REQUIRED WORK:
Can you locate every line in the records that contains the word "drooping" and copy each of those lines?

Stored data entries
================================

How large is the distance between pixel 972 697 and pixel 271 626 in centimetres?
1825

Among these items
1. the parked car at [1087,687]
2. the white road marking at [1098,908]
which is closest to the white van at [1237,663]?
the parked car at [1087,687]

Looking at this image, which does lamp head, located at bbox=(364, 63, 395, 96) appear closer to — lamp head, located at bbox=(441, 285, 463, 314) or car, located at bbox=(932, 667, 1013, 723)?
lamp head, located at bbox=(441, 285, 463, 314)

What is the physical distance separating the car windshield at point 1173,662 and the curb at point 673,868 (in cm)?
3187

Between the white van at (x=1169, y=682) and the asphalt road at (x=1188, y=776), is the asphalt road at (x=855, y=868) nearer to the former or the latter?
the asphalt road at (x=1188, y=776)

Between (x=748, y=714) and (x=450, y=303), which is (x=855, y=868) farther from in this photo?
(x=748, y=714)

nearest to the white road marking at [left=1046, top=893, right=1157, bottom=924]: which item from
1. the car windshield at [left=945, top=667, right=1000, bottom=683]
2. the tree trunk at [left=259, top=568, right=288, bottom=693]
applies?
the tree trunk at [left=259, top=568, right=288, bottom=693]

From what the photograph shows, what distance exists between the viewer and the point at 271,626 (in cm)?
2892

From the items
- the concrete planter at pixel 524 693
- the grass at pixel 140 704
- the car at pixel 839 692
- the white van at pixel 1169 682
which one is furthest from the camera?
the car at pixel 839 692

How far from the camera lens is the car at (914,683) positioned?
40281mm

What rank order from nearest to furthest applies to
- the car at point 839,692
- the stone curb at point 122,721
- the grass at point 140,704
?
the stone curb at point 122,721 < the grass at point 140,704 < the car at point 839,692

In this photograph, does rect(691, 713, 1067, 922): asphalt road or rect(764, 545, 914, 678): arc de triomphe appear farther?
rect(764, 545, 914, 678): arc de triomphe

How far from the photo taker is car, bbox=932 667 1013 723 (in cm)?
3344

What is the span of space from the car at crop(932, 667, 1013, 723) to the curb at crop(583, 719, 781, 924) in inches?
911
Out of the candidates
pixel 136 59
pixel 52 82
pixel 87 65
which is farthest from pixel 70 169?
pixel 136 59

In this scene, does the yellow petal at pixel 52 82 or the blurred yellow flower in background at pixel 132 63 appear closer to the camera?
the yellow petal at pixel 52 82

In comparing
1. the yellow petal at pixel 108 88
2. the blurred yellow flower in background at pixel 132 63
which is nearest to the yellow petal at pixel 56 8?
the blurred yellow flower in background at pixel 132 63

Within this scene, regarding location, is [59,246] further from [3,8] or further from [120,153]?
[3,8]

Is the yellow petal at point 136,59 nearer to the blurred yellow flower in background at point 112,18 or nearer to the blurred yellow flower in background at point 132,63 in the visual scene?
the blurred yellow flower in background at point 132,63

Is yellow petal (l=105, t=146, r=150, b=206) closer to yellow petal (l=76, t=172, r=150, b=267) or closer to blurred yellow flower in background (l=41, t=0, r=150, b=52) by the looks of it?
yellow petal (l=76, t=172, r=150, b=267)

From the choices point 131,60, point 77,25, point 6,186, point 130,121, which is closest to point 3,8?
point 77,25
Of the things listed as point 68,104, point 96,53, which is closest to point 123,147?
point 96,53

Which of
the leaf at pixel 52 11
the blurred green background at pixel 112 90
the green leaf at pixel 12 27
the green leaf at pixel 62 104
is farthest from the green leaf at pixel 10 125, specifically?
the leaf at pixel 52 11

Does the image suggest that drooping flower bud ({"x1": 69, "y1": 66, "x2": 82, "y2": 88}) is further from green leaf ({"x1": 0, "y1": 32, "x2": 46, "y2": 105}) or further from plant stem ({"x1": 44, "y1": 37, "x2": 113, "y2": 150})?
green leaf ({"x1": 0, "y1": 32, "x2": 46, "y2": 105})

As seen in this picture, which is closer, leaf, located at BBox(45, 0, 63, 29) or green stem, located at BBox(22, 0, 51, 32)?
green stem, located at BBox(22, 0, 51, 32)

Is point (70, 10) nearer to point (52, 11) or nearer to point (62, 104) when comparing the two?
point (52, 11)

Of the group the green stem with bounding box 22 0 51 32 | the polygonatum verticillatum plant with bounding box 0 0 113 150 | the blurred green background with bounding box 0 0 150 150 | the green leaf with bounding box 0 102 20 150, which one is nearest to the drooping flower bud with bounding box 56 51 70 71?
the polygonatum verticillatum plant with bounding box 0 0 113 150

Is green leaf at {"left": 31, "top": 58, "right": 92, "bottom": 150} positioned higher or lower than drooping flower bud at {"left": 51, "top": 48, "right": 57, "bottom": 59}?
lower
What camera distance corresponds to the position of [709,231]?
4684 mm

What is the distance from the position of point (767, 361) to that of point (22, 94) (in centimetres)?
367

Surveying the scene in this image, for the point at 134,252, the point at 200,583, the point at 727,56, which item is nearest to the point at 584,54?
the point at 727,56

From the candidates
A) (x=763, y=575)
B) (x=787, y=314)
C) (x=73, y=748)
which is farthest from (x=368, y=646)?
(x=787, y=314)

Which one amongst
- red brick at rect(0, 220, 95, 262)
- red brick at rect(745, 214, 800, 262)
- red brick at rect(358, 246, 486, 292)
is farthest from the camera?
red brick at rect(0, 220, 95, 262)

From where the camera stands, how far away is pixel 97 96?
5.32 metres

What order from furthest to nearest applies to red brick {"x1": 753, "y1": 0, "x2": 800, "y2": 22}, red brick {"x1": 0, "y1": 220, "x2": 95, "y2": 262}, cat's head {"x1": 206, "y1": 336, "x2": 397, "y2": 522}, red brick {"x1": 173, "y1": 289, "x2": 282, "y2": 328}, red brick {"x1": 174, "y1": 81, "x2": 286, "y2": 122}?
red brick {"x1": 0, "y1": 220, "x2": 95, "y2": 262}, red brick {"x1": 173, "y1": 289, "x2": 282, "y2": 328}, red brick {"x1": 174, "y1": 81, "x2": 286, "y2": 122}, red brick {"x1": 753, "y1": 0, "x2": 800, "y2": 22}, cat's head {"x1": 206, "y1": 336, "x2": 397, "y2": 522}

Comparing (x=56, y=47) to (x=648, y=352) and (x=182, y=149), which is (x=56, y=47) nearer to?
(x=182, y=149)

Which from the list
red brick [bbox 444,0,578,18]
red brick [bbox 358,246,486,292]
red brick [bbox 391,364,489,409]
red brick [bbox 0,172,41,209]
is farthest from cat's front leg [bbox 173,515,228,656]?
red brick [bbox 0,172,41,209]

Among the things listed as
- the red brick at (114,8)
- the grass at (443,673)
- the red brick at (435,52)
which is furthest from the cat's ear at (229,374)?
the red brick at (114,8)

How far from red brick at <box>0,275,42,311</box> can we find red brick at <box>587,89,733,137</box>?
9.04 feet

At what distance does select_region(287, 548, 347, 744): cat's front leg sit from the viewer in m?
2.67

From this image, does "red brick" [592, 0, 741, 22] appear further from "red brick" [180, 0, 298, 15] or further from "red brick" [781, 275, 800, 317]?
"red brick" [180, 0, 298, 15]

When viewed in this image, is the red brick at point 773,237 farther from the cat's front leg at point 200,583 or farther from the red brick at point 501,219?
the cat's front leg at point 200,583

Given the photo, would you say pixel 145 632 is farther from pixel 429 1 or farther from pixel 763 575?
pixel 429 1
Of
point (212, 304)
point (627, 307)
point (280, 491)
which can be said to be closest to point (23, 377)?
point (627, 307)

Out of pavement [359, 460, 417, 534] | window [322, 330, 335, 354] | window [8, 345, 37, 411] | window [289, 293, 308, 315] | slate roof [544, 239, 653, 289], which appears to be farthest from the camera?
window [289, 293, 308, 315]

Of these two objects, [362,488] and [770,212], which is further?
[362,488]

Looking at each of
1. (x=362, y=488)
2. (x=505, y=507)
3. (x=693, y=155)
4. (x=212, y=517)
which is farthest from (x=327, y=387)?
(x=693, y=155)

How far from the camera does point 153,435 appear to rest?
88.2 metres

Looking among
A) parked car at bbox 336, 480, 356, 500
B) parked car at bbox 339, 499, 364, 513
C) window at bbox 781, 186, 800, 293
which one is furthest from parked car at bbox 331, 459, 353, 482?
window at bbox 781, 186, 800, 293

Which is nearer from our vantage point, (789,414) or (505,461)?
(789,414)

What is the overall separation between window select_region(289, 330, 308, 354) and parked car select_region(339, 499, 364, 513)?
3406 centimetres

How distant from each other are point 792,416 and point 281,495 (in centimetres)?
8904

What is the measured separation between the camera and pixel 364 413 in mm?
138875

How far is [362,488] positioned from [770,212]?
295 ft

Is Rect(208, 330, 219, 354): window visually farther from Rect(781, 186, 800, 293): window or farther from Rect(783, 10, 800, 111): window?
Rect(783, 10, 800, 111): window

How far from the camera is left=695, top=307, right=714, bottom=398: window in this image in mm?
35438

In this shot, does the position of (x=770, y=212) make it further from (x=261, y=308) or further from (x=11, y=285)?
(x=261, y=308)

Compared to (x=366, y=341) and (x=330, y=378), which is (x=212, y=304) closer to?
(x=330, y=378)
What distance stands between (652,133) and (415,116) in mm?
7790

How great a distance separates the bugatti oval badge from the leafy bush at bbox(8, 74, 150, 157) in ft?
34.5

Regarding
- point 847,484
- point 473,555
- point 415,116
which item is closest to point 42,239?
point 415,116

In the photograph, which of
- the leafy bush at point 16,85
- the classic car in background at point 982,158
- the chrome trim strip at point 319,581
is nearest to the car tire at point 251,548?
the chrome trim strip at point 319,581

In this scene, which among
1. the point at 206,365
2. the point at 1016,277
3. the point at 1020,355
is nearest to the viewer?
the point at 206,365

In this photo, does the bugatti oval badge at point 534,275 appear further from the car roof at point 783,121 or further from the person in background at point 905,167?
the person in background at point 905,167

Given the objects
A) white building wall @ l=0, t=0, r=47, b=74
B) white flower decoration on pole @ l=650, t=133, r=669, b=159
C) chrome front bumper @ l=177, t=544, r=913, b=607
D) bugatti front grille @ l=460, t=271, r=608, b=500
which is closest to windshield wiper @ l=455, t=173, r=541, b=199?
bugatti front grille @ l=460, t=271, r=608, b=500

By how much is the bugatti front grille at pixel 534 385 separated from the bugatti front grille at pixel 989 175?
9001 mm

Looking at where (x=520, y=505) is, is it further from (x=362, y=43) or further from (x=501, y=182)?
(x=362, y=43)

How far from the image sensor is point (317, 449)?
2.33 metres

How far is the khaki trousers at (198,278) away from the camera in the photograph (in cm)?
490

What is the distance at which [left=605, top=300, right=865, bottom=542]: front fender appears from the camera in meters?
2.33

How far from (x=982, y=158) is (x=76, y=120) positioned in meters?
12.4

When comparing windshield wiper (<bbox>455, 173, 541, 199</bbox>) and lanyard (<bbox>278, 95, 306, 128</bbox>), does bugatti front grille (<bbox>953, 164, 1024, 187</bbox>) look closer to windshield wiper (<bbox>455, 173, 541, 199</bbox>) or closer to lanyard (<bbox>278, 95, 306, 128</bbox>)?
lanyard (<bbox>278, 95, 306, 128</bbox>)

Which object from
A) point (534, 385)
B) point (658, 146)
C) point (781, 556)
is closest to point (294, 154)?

================================

SOLUTION TO THE PROBLEM:
Does the image suggest that drooping flower bud ({"x1": 69, "y1": 66, "x2": 82, "y2": 88}) is further from green leaf ({"x1": 0, "y1": 32, "x2": 46, "y2": 105}) or further from plant stem ({"x1": 44, "y1": 37, "x2": 113, "y2": 150})?
Of the group the green stem with bounding box 22 0 51 32 | the polygonatum verticillatum plant with bounding box 0 0 113 150 | the blurred green background with bounding box 0 0 150 150 | the green leaf with bounding box 0 102 20 150, which one is nearest to the drooping flower bud with bounding box 56 51 70 71?
Is green leaf at {"left": 31, "top": 58, "right": 92, "bottom": 150} positioned higher or lower than drooping flower bud at {"left": 51, "top": 48, "right": 57, "bottom": 59}?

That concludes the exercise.